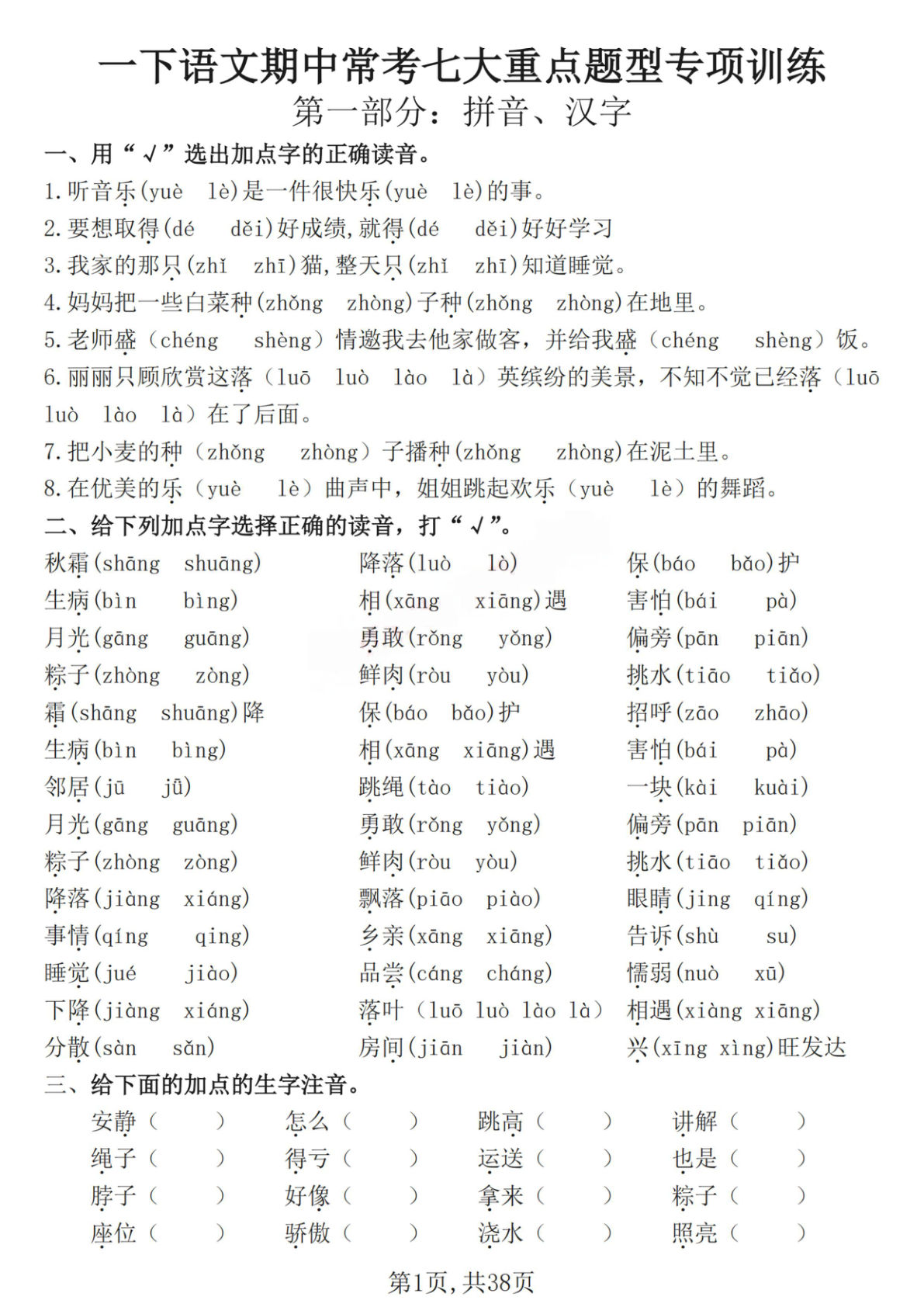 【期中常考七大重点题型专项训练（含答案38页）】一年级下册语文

...

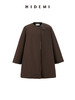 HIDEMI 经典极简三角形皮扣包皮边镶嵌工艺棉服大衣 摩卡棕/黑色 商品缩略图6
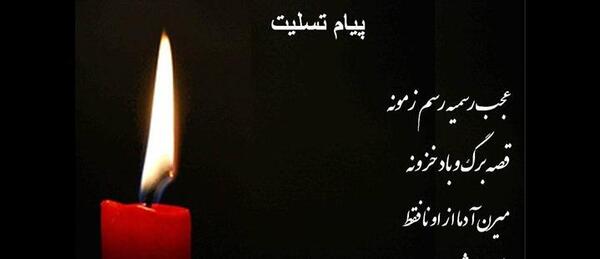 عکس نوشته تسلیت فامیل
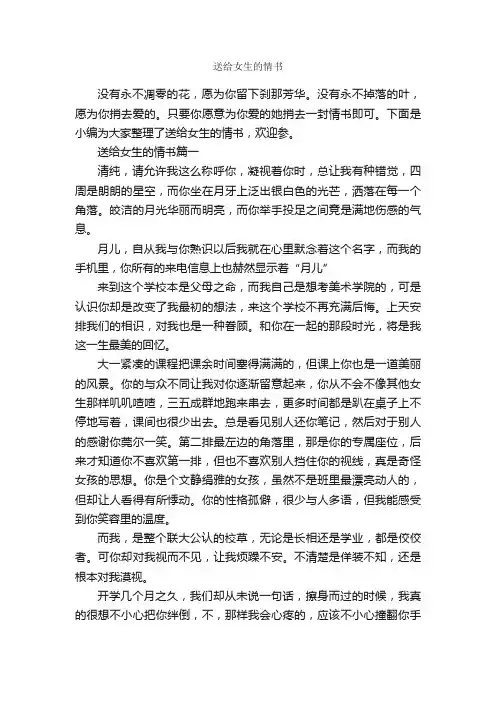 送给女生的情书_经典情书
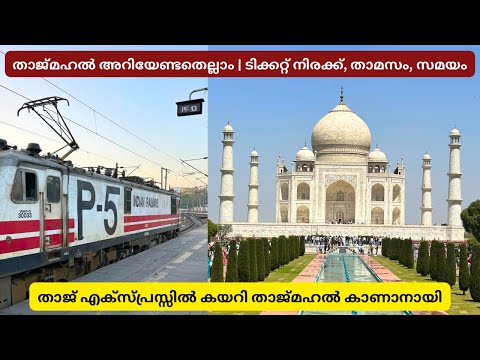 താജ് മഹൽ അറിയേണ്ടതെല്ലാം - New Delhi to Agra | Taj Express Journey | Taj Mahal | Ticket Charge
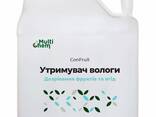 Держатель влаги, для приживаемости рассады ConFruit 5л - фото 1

* * *

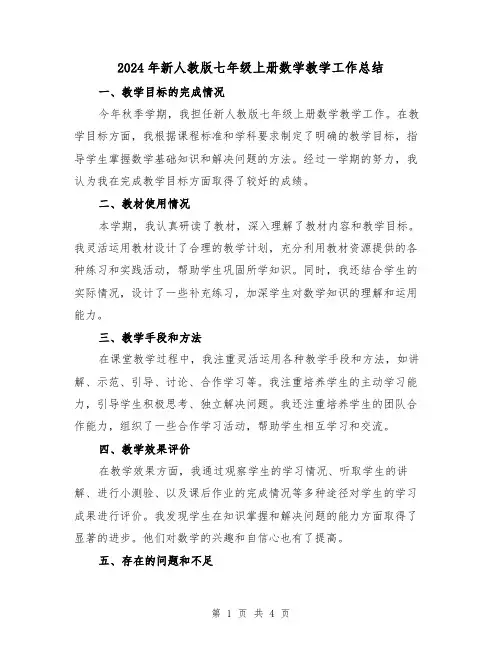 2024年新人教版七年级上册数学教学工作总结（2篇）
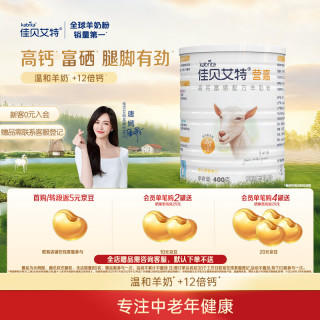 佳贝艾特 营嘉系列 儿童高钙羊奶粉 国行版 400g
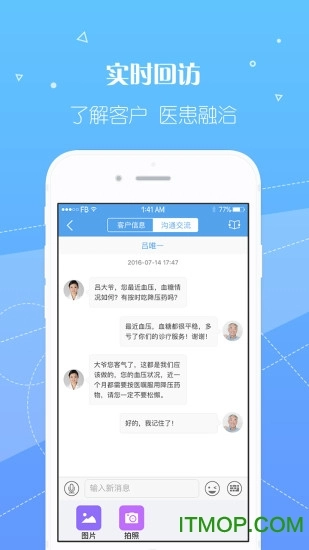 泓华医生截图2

▸ **Job**
Rewrite the stretch from the line containing "HIDEMI 经典极简三角形皮扣包皮边镶嵌工艺棉服大衣 摩卡棕/黑色 商品缩略图6" through the line containing "Держатель влаги, для" with "Journey" changed to "Trip" and everything else left unchanged. Give only those lines, without the pictures.

▸ **Expected answer**
 HIDEMI 经典极简三角形皮扣包皮边镶嵌工艺棉服大衣 摩卡棕/黑色 商品缩略图6
 عکس نوشته تسلیت فامیل
 送给女生的情书_经典情书
 താജ് മഹൽ അറിയേണ്ടതെല്ലാം - New Delhi to Agra | Taj Express Trip | Taj Mahal | Ticket Charge
 Держатель влаги, для приживаемости рассады ConFruit 5л - фото 1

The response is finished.